Thursday, January 29, 2009
Hamas: Shalit in exchange for prisoners
Head of Hamas delegation to Cairo responds to PM Ehud Olmert's position that Gaza border crossings only if significant progress is made in negotiations to return kidnapped soldier Gilad Shalit: 'If Israel wants Shalit, it must pay price'
Hamas rejected Wednesday the Israeli truce proposal, with particular opposition to Prime Minister Ehud Olmert's demand that it be conditioned on headway made in negotiations to bring home kidnapped soldier Gilad Shalit and the opening of Gaza border crossings.. A member of the Hamas delegation to Cairo, Salah al-Bardawil made it clear to the Egyptian mediators that his organization rejects the Israeli proposal for a truce on the grounds that Israel would like to establish a 500-yard security corridor in the Gaza Strip, and on the issue of Gilad Shalit.

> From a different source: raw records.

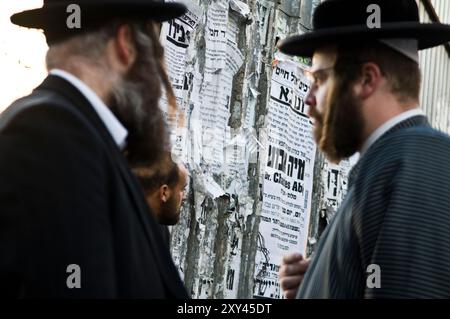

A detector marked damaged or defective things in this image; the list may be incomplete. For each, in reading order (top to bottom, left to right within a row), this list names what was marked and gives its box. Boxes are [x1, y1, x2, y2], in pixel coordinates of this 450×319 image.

torn paper poster [253, 58, 316, 300]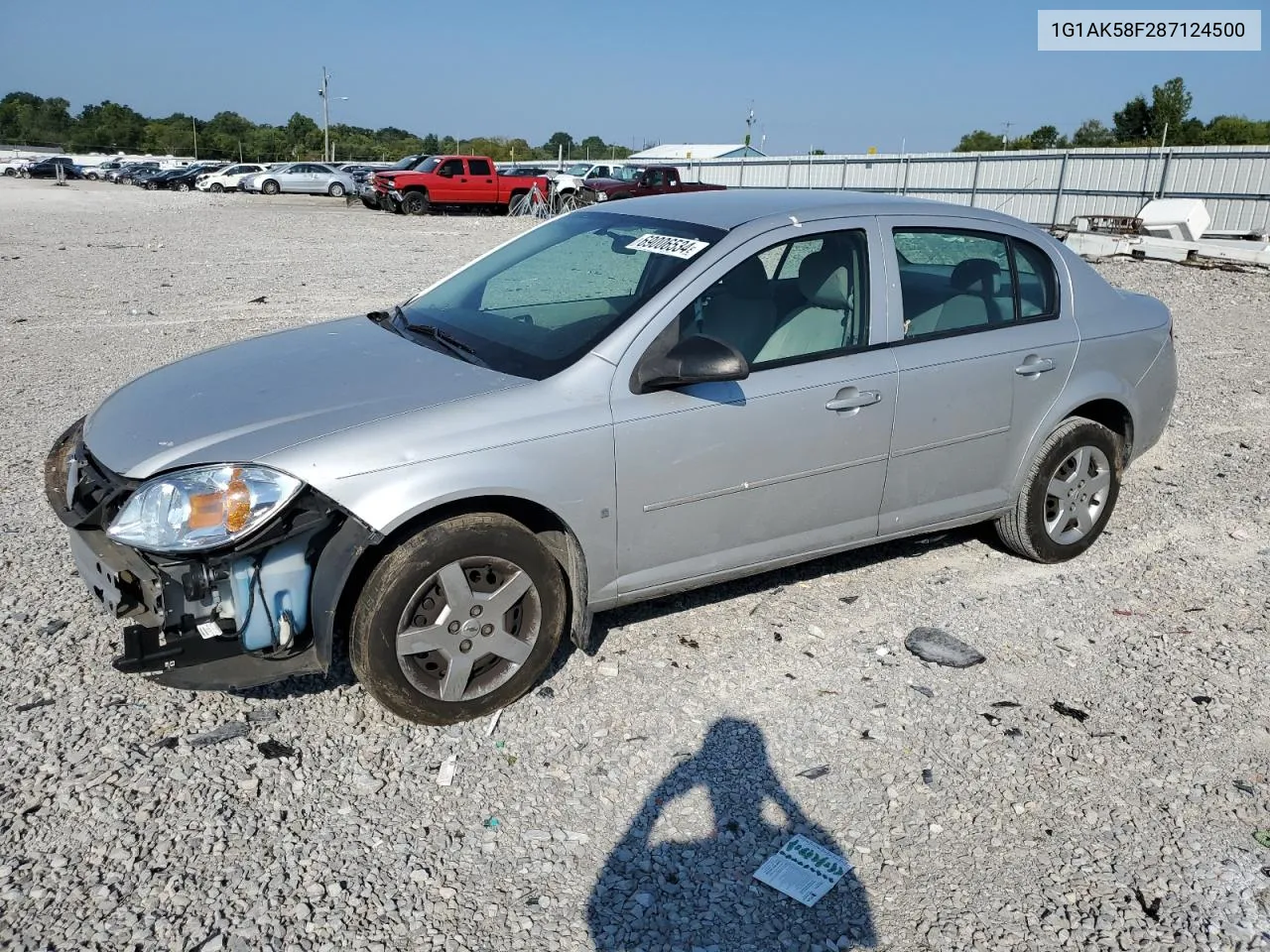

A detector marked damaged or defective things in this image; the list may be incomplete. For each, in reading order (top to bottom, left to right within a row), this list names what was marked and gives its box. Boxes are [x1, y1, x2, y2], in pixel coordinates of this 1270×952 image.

crumpled hood [84, 317, 528, 479]
broken headlight [105, 467, 300, 555]
damaged front end of car [46, 416, 381, 695]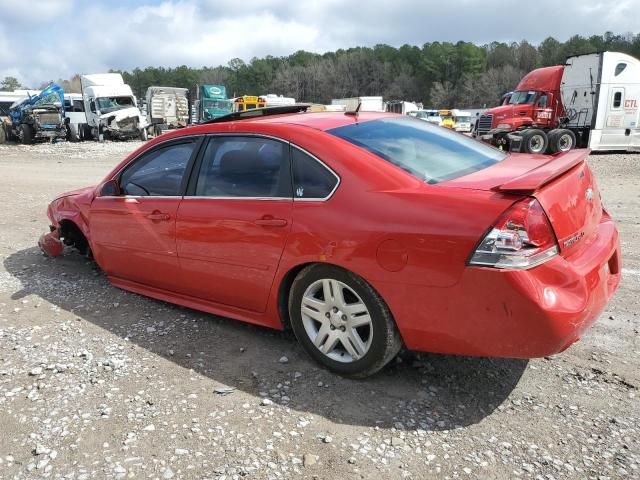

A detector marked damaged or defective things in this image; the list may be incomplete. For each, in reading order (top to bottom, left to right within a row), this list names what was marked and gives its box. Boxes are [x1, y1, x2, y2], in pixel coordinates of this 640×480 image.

parked damaged vehicle [4, 83, 67, 143]
parked damaged vehicle [80, 73, 148, 141]
parked damaged vehicle [38, 107, 620, 376]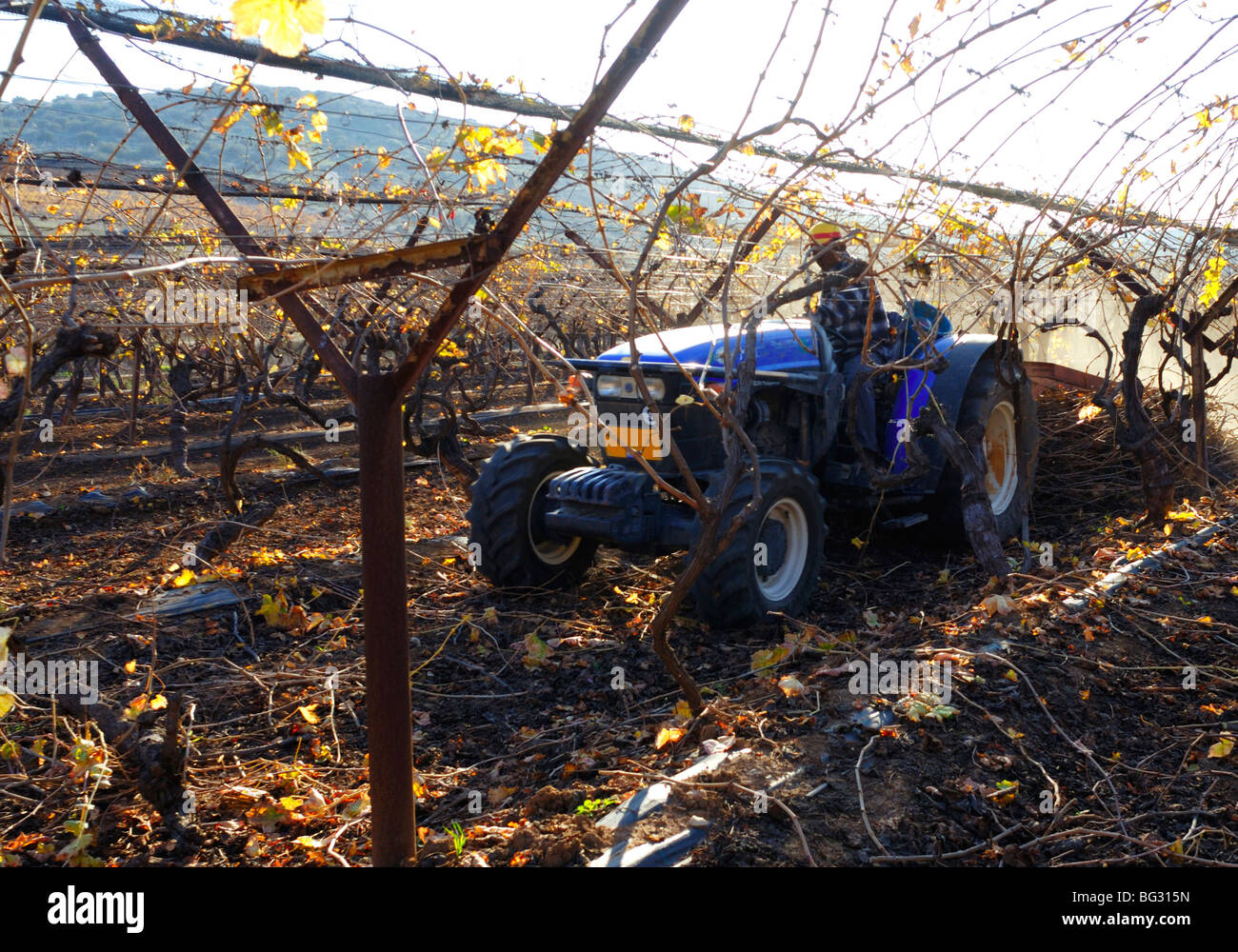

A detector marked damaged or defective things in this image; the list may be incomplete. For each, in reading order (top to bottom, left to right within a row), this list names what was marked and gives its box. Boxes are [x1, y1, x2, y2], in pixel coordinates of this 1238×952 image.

rusty metal post [353, 376, 415, 866]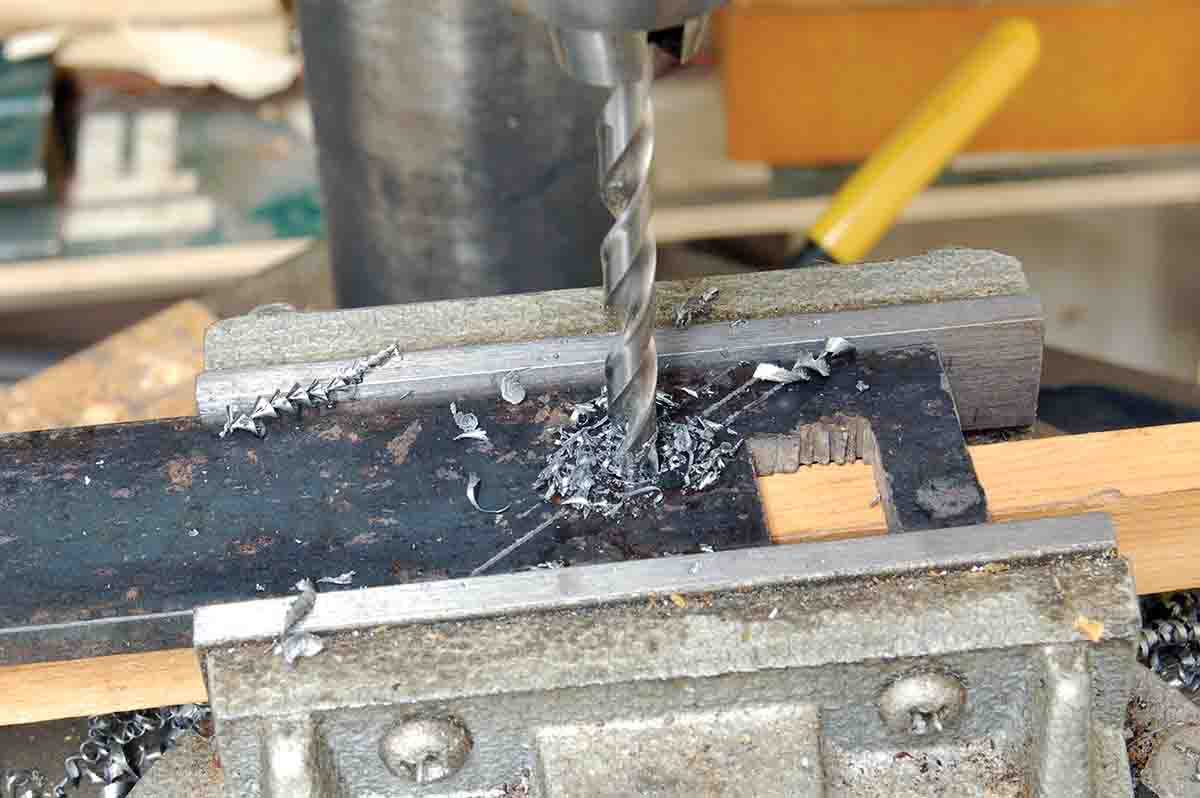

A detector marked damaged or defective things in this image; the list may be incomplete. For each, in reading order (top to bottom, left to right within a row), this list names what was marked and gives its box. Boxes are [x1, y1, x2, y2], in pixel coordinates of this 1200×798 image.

rust stain on metal [386, 420, 424, 463]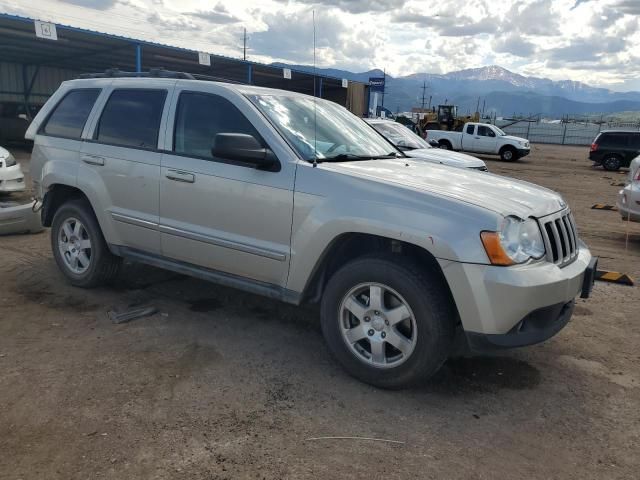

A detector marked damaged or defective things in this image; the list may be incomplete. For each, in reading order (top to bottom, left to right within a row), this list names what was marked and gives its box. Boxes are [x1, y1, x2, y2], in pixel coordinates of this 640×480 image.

damaged white car [0, 145, 25, 192]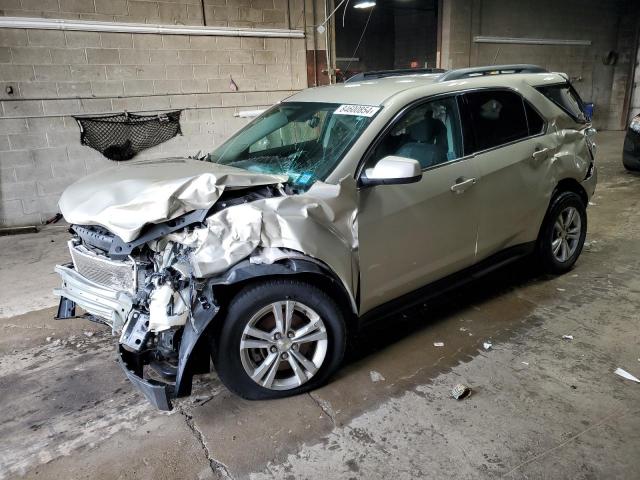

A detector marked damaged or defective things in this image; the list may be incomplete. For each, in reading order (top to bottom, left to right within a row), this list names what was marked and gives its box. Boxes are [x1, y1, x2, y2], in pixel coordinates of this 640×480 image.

cracked windshield [208, 102, 378, 188]
crumpled hood [58, 158, 286, 242]
damaged front end [56, 222, 220, 412]
crack in floor [179, 404, 236, 480]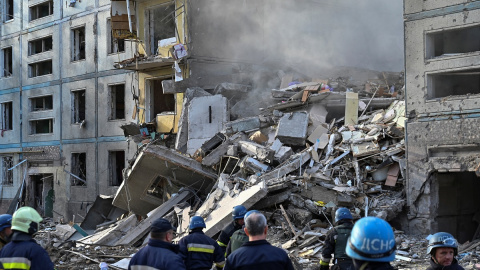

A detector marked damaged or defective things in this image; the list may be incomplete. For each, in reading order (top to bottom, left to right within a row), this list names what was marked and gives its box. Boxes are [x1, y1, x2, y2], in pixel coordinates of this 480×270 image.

Bardawil said on the Shalit issue, the ball is in Israel's court. "The demands are known and the price is known," he said. "It is no secret that there are 11,000 Palestinian prisoners sitting in Israeli prisons. No tie shall be made between the truce and Shalit. If Israel wants to see him released, it must pay the rightful and asked price."
The Hamas delegate added that Hamas does not believe that it lost the war and that Israel is the party trying to paint itself as a victor. "Did they defeat women and children? They did not damage the motivation of the resistance. This is the basis on which we are negotiating, both on the truce and on releasing Shalit," he clarified.
According to him, Hamas will not consider creating a security zone in the Strip. "The Israelis will use this area as an excuse to kill anyone who comes close it, even if they are farmers and innocent civilians, claiming that they are members of the resistance organizations," Bardawil explained.
Bardawil claimed that Israel needs the truce more than Hamas does, but added that his organization has shown considerable flexibility in Cairo and will draft a response to each of the issues on the table in the coming days.